§ **Work to complete**:
**1.** In the passage on heavy downpours, how is extreme rainfall defined?
**2.** Please extend the passage on heavy downpours, carrying on from its final sentence.

§ **Document segment**:

Heavy downpours more intense, frequent in a warmer world
According to the 2009 National Climate Assessment, heavy downpours have increased in frequency and intensity during the last 50 years. Models predict that downpours will become still more more frequent and intense as greenhouse gas emissions and the planet’s temperature continue to rise.
The map at right shows predicted changes in the annual number of days of extreme rainfall (defined as rainfall totals in excess of the historic 98th percentile) across the United States by 2041-2070 as compared to 1971-2000 if greenhouse gases continue to increase at a high rate (A2 scenario). By mid-century, some places could experience two or more additional days per year on which the rainfall totals exceed the heaviest rains historically experienced in the area.
Climate models project increasing days of extreme rainfall in the Northwest, Midwest, and parts of the Northeast, including some populated coastal areas that are already challenged by inundation and sea level rise. Several major watersheds are predicted to have more days of extreme rainfall by the middle of the century, including the Pacific Northwest, the Ohio River Basin, the Great Lakes, and parts of the Great River and Missouri River Basin. Meanwhile, the Southwest and some other areas frequented by drought are expected to see little difference in the number of extreme rainfall days.

Dataset records:
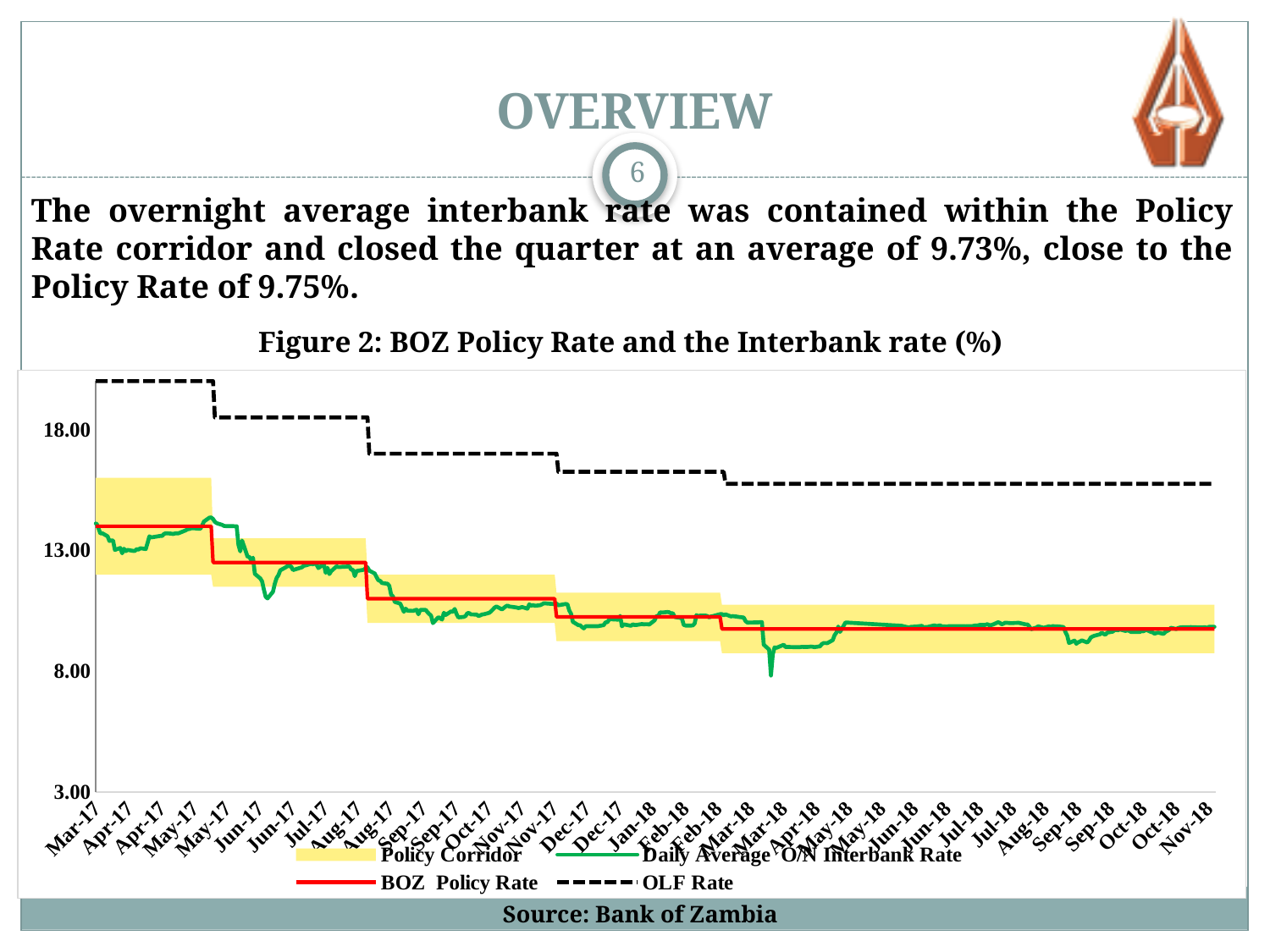
In Nov-18, which is higher: the OLF Rate or the BOZ Policy Rate? OLF Rate How many series does the legend of Figure 2 list? 4 Is the BOZ Policy Rate in Nov-18 greater or less than 13.00? less Does the BOZ Policy Rate rise or fall from Mar-17 to Nov-18? fall What is the title of the chart on the slide? Figure 2: BOZ Policy Rate and the Interbank rate (%) Does the OLF Rate rise or fall from Mar-17 to Nov-18? fall Which series in Figure 2 is drawn as a black dashed line? OLF Rate Is the OLF Rate in Mar-17 greater or less than 18.00? greater Is the OLF Rate in Nov-18 greater or less than 13.00? greater What kind of chart is Figure 2? line chart Is the BOZ Policy Rate higher in Mar-17 or in Nov-18? Mar-17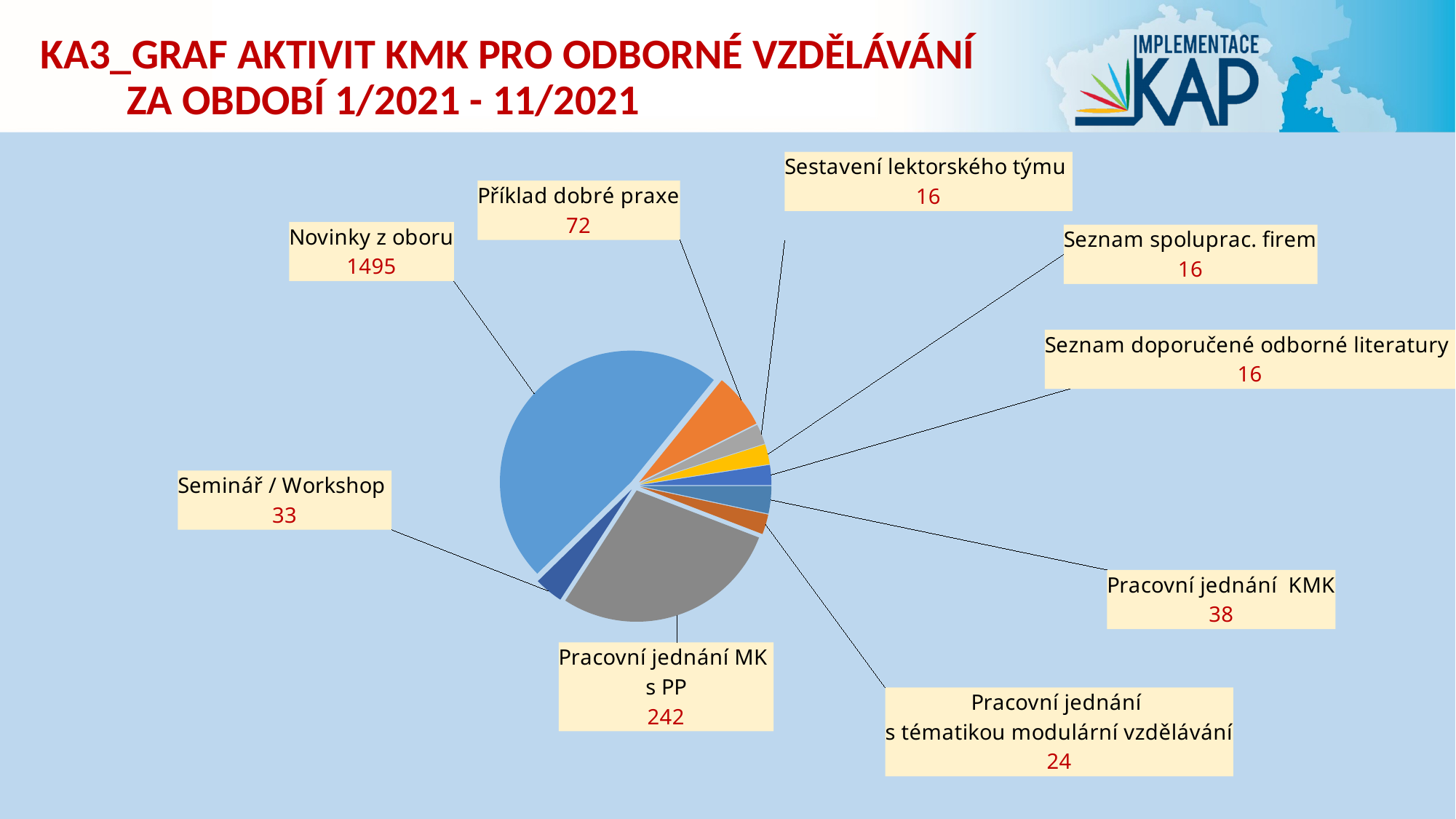
What is the value for Pracovní jednání s tématikou modulární vzdělávání? 24 What is the value for Pracovní jednání KMK? 38 What is the value for Seminář / Workshop? 33 Which is larger, Pracovní jednání KMK or Seminář / Workshop? Pracovní jednání KMK What is the value for Příklad dobré praxe? 72 Which category has the highest value? Novinky z oboru What period does the chart title say the data covers? 1/2021 - 11/2021 What is the value for Pracovní jednání MK s PP? 242 What type of chart is shown on the slide? pie chart What is the difference between Novinky z oboru and Pracovní jednání MK s PP? 1253 How many categories are shown in the pie chart? 9 What is the value for Novinky z oboru? 1495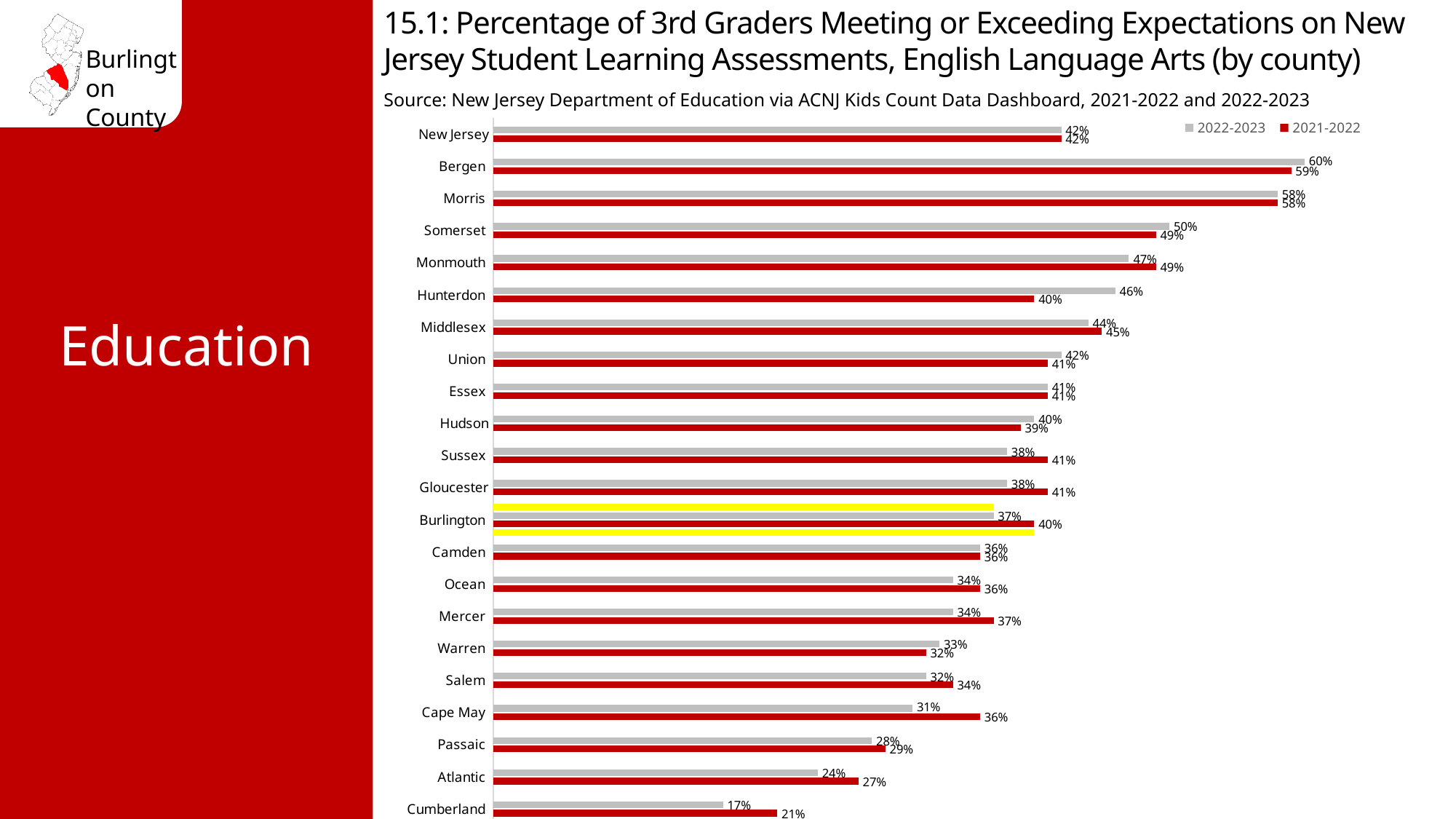
What is the difference between Bergen's 2022-2023 value and Cumberland's 2022-2023 value? 43% How many categories (counties plus New Jersey) are shown on the chart? 22 What percentage of 3rd graders in Burlington met or exceeded expectations in 2022-2023? 37% By how much did Hunterdon's value change from 2021-2022 to 2022-2023? 6% How many series does the legend list? 2 Which county has the lowest 2021-2022 value? Cumberland What kind of chart is shown on the slide? Bar chart What is the 2022-2023 value for New Jersey overall? 42% Which county has the highest 2022-2023 value? Bergen Which is larger for Cape May: the 2022-2023 value or the 2021-2022 value? 2021-2022 Which series is shown in red in the legend? 2021-2022 What was the 2021-2022 value for Hunterdon? 40%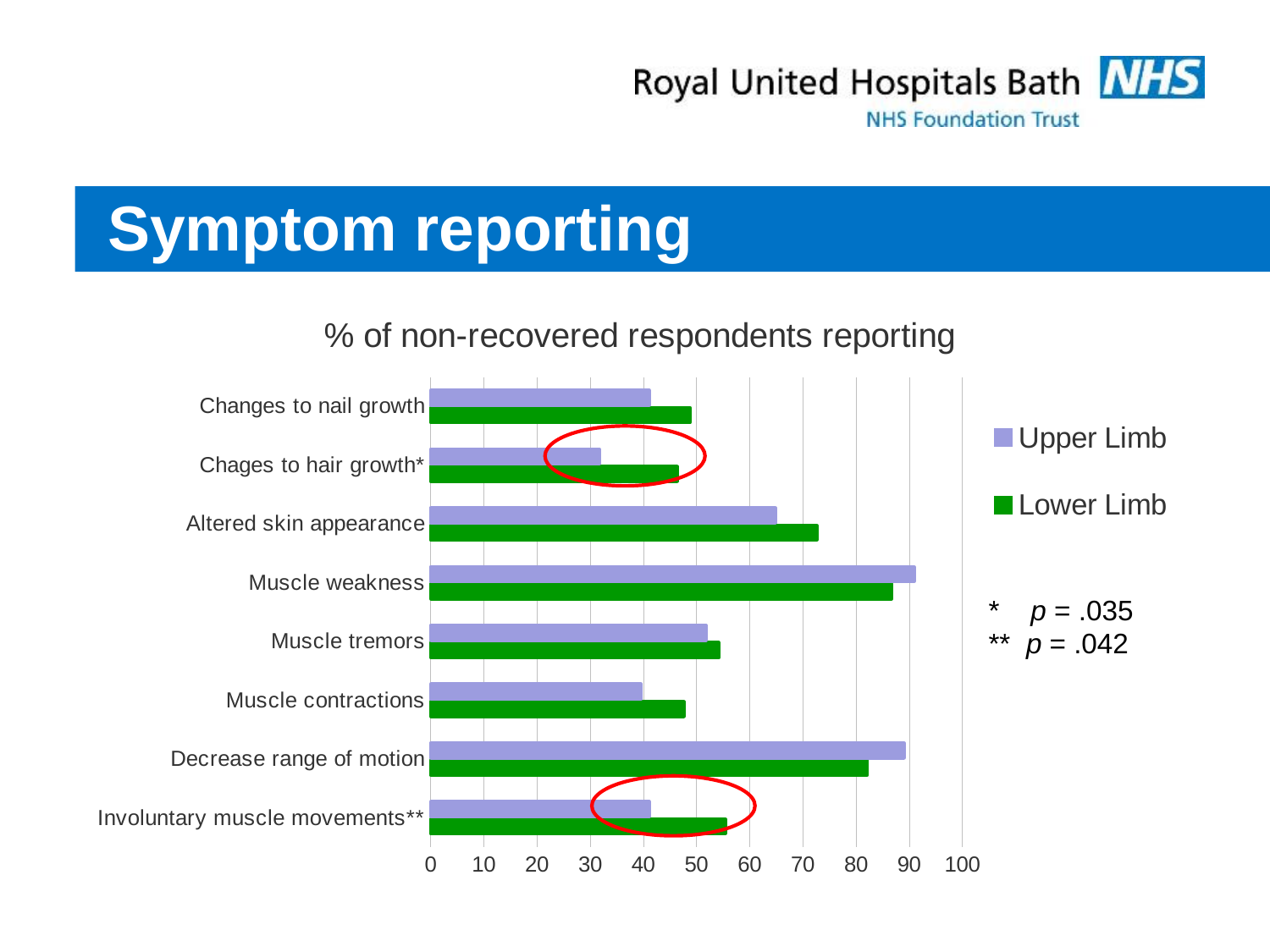
What is the title of the chart? % of non-recovered respondents reporting Which symptom has the lowest Upper Limb value? Chages to hair growth* Is the Upper Limb value for Chages to hair growth* greater or less than 40? less For Altered skin appearance, which is larger: the Upper Limb value or the Lower Limb value? Lower Limb Is the Lower Limb value for Altered skin appearance greater or less than 70? greater Is the Upper Limb value for Muscle weakness greater or less than 80? greater How many series does the chart legend list? 2 Which symptom has the highest Lower Limb value? Muscle weakness Which colour represents the Lower Limb series in the chart? Green How many symptom categories are plotted on the chart? 8 What kind of chart is shown on the slide? Bar chart For Decrease range of motion, which is larger: the Upper Limb value or the Lower Limb value? Upper Limb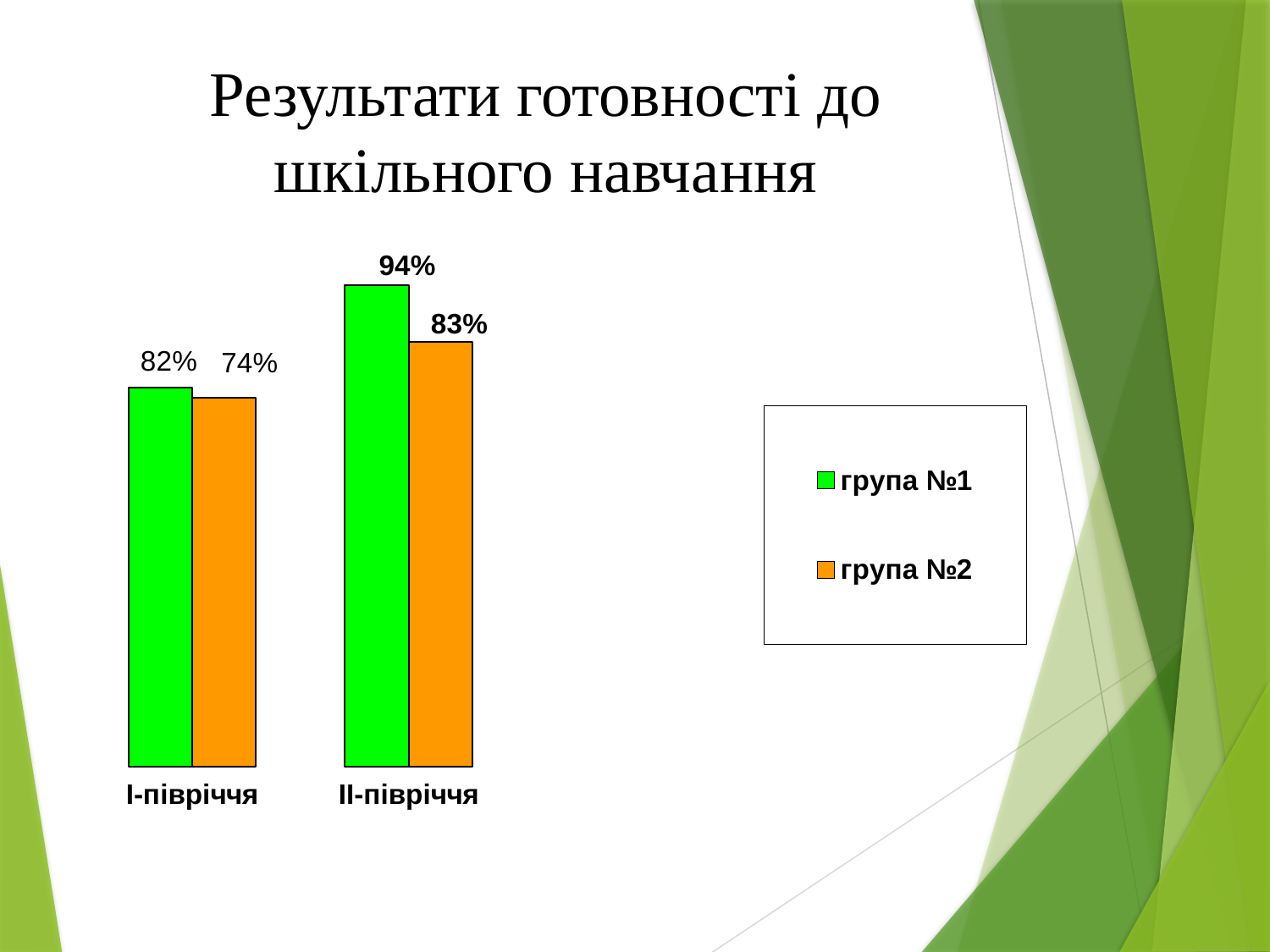
What is the value for група №2 in ІІ-півріччя? 83% How many categories are shown on the x axis? 2 What is the value for група №2 in І-півріччя? 74% What is the value for група №1 in І-півріччя? 82% Which is larger in І-півріччя, група №1 or група №2? група №1 How many series does the legend list? 2 What is the value for група №1 in ІІ-півріччя? 94% What kind of chart is shown on the slide? bar chart Which bar has the highest value on the chart? група №1 in ІІ-півріччя What is the difference between група №1 and група №2 in ІІ-півріччя? 11% By how much did група №1 increase from І-півріччя to ІІ-півріччя? 12% Which bar has the lowest value on the chart? група №2 in І-півріччя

§ **Activity answers**:
**1.** Rainfall totals in excess of the historic 98th percentile.

**2.**
One of the major findings of the 2009 assessment report—which will be updated in a new edition this coming spring—is that we’re already seeing increases in the amount of heavy precipitation in the United States, particularly in the Northeast and Midwest. The amount of rain falling in the heaviest downpours has increased approximately 20 percent on average in the past century.
Depending on how resilient a natural or manmade landscape is, heavier rain could exacerbate floods that disrupt traffic and transportation, overburden stormwater and runoff systems, damage property and infrastructure, and reduce crop yields due to excess water or field flooding, among other impacts. In Salt Lake City, water resource managers are learning from past extreme rain events and changing their operations so the water system is more resilient in the future.
These trends are widely thought to be associated with the fact that warmer air temperatures fuel more evaporation, which leads to a wetter atmosphere. Scientists have measured a significant increase in specific humidity (the volume of water vapor) over the Earth’s surface, which is consistent with the long-term warming trend in our planet's average surface temperature.
Climate model projections that simulate conditions decades into the future are helpful for understanding some of the physical processes behind extreme events—why they occur and how they will change in the future. The Coupled Model Intercomparison Project (CMIP) panel—a subcommittee of the World Climate Research Programme—designs experiments to evaluate differences among climate models in how they simulate our global climate system and predict future changes, and whether model output is consistent with observations.
Maps by NOAA Climate.gov, based on downscaled CMIP3 multi-model data provided by Katharine Hayhoe.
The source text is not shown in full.